## Start Page excerpt
Re: [RFC PATCH 1/4] fs: introduce ->storage_lost() for memory-failure

From: Darrick J. Wong
Date: Tue Sep 15 2020 - 18:31:28 EST


On Tue, Sep 15, 2020 at 06:13:08PM +0800, Shiyang Ruan wrote:
> This function is used to handle errors which may cause data lost in
> filesystem. Such as memory-failure in fsdax mode.
>
> In XFS, it requires "rmapbt" feature in order to query for files or
> metadata which associated to the error block. Then we could call fs
> recover functions to try to repair the damaged data.(did not implemented
> in this patch)
>
> After that, the memory-failure also needs to kill processes who are
> using those files. The struct mf_recover_controller is created to store
> necessary parameters.
>
> Signed-off-by: Shiyang Ruan <ruansy.fnst@xxxxxxxxxxxxxx>
> ---
> fs/xfs/xfs_super.c | 80 ++++++++++++++++++++++++++++++++++++++++++++++
> include/linux/fs.h | 1 +
> include/linux/mm.h | 6 ++++
> 3 files changed, 87 insertions(+)
>
> diff --git a/fs/xfs/xfs_super.c b/fs/xfs/xfs_super.c
> index 71ac6c1cdc36..118d9c5d9e1e 100644
> --- a/fs/xfs/xfs_super.c
> +++ b/fs/xfs/xfs_super.c
> @@ -35,6 +35,10 @@
> #include "xfs_refcount_item.h"
> #include "xfs_bmap_item.h"
> #include "xfs_reflink.h"
> +#include "xfs_alloc.h"
> +#include "xfs_rmap.h"
> +#include "xfs_rmap_btree.h"
> +#include "xfs_bit.h"
>
> #include <linux/magic.h>
> #include <linux/fs_context.h>
> @@ -1104,6 +1108,81 @@ xfs_fs_free_cached_objects(
> return xfs_reclaim_inodes_nr(XFS_M(sb), sc->nr_to_scan);
> }
>
> +static int
> +xfs_storage_lost_helper(
> + struct xfs_btree_cur *cur,
> + struct xfs_rmap_irec *rec,
> + void *priv)
> +{
> + struct xfs_inode *ip;
> + struct mf_recover_controller *mfrc = priv;
> + int rc = 0;
> +
> + if (XFS_RMAP_NON_INODE_OWNER(rec->rm_owner)) {
> + // TODO check and try to fix metadata
> + } else {
> + /*
> + * Get files that incore, filter out others that are not in use.
> + */
> + xfs_iget(cur->bc_mp, cur->bc_tp, rec->rm_owner, XFS_IGET_INCORE,
> + 0, &ip);

Missing return value check here.

> + if (!ip)
> + return 0;
> + if (!VFS_I(ip)->i_mapping)
## End Page excerpt
## Start Stored records
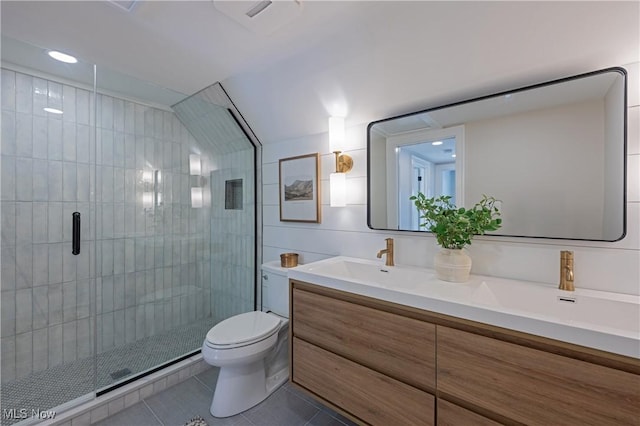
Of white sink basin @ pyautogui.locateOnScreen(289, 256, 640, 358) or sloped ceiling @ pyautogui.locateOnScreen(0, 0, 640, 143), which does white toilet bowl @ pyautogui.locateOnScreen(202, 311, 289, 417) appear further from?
sloped ceiling @ pyautogui.locateOnScreen(0, 0, 640, 143)

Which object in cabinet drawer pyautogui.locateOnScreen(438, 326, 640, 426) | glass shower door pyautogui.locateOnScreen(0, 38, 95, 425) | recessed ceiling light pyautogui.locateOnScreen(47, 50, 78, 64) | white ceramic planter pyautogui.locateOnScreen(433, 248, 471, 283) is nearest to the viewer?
cabinet drawer pyautogui.locateOnScreen(438, 326, 640, 426)

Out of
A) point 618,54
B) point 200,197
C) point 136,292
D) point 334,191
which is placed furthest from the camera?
point 200,197

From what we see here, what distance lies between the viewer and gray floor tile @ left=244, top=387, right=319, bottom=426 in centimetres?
161

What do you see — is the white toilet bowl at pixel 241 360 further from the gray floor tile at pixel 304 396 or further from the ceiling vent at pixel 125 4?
the ceiling vent at pixel 125 4

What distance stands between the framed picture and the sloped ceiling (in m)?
0.39

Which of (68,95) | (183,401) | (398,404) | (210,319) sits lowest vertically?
(183,401)

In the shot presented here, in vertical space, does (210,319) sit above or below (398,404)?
below

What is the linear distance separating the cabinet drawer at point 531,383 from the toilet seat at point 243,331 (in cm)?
A: 107

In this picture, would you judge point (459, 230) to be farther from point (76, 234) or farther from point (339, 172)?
point (76, 234)

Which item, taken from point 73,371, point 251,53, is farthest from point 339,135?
point 73,371

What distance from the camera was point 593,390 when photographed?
0.80 m

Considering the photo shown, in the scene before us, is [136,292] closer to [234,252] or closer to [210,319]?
[210,319]

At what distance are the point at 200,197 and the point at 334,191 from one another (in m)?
1.36

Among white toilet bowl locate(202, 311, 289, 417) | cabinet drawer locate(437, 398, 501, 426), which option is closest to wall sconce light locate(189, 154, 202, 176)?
white toilet bowl locate(202, 311, 289, 417)
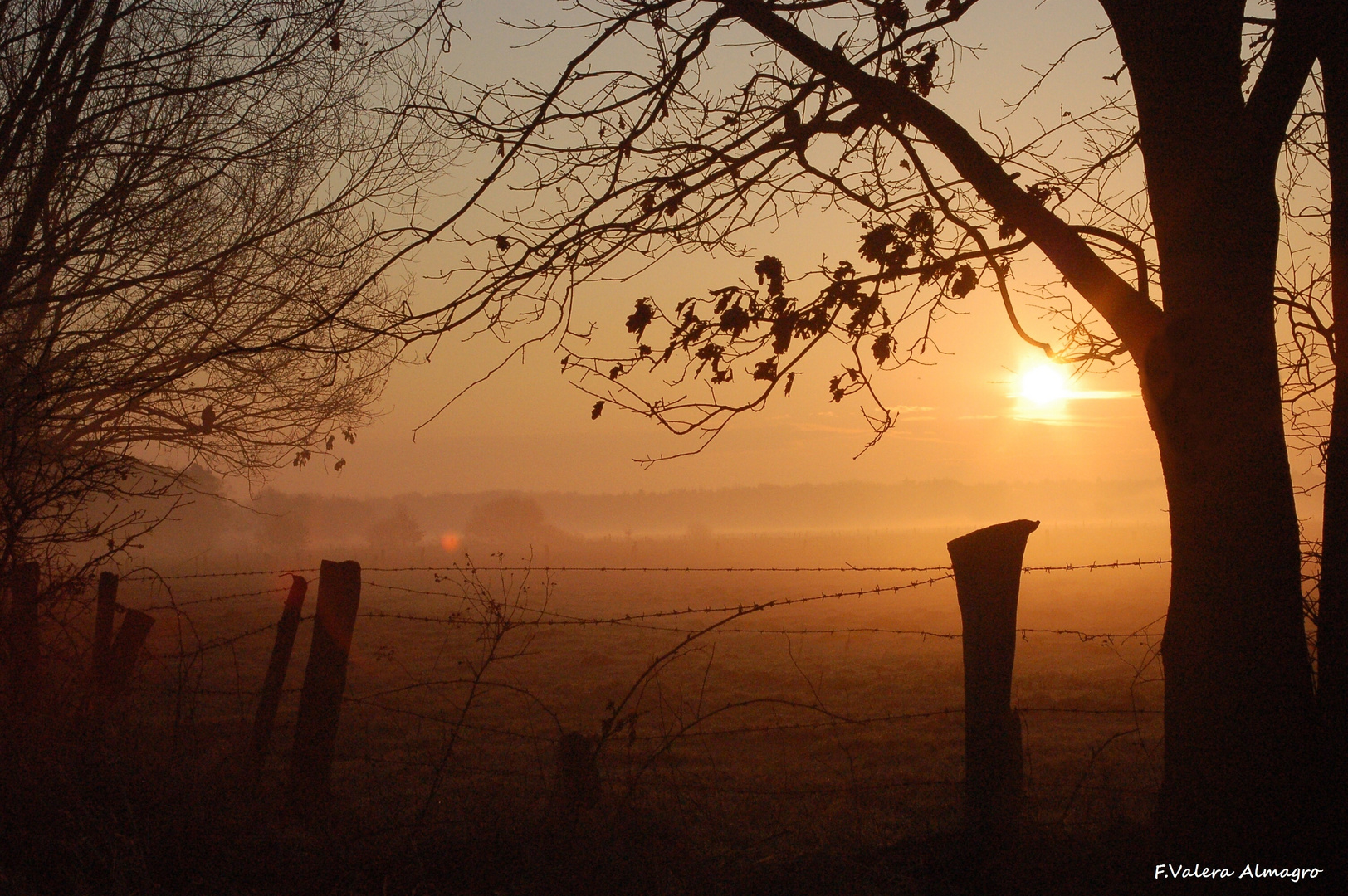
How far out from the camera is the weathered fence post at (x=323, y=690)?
4961 mm

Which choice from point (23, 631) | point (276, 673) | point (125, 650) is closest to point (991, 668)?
point (276, 673)

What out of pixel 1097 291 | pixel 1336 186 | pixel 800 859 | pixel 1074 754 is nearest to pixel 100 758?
pixel 800 859

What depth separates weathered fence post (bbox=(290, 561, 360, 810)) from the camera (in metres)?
4.96

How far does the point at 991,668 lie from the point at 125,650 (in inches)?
201

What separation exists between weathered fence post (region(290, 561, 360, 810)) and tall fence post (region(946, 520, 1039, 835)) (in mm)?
3144

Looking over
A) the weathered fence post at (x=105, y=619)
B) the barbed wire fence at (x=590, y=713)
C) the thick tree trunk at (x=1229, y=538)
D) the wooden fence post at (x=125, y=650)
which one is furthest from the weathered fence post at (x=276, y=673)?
the thick tree trunk at (x=1229, y=538)

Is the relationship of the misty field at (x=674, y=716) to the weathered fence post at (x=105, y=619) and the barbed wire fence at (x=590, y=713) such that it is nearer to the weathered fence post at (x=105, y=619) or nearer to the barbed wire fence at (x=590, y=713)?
the barbed wire fence at (x=590, y=713)

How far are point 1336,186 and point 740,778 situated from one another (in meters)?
5.78

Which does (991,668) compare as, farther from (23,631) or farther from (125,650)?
(23,631)

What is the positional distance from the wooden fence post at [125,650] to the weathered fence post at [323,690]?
1.47m

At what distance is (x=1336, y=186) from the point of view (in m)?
4.01

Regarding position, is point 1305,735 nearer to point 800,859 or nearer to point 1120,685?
point 800,859

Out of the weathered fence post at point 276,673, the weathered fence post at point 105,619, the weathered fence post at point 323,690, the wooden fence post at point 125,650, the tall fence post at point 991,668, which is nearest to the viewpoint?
the tall fence post at point 991,668

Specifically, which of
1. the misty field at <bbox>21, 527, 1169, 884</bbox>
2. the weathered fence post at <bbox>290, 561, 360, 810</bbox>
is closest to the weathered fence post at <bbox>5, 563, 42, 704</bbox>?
the misty field at <bbox>21, 527, 1169, 884</bbox>
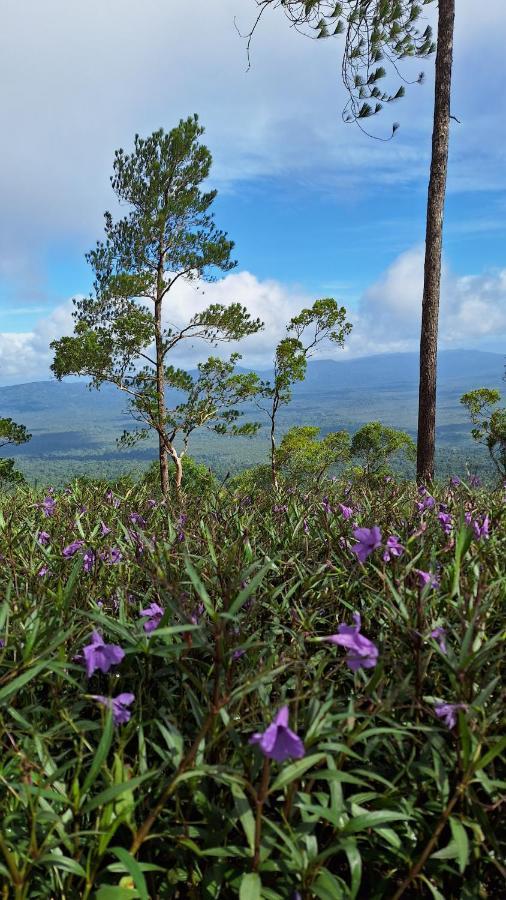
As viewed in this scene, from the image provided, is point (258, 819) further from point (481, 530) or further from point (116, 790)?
point (481, 530)

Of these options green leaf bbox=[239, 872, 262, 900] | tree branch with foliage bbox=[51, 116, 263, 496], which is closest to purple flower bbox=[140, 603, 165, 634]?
green leaf bbox=[239, 872, 262, 900]

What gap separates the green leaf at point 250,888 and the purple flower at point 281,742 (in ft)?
1.07

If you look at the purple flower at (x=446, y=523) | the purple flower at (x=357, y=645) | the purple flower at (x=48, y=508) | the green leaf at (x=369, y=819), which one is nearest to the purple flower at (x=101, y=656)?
the purple flower at (x=357, y=645)

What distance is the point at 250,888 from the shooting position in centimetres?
107

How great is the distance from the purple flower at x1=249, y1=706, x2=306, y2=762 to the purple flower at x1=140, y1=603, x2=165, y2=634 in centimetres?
67

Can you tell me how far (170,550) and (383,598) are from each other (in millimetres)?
871

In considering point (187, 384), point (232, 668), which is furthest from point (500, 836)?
point (187, 384)

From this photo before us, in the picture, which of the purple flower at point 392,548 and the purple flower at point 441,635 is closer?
the purple flower at point 441,635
## End Stored records
Given instruction A ::
In the patch review, restate the paragraph beginning "In XFS, it requires" as a short bulleted list that keeps its main facts.
Given instruction B ::
Using the patch review, decide whether each statement below is true. Answer yes or no for each, and quote the words from the patch review that settle it.
(i) The patch changes three files.
(ii) The patch already contains working code to fix damaged metadata.
(iii) The reviewer says a return value check is missing after the xfs_iget call.

Exercise solution A ::
- XFS needs the "rmapbt" feature to look up the files or metadata tied to the error block.
- Filesystem recovery functions could then be called to try to repair the damaged data.
- That repair step is not implemented in this patch.

Exercise solution B ::
(i) Yes: "3 files changed, 87 insertions(+)"
(ii) No: "// TODO check and try to fix metadata"
(iii) Yes: "Missing return value check here."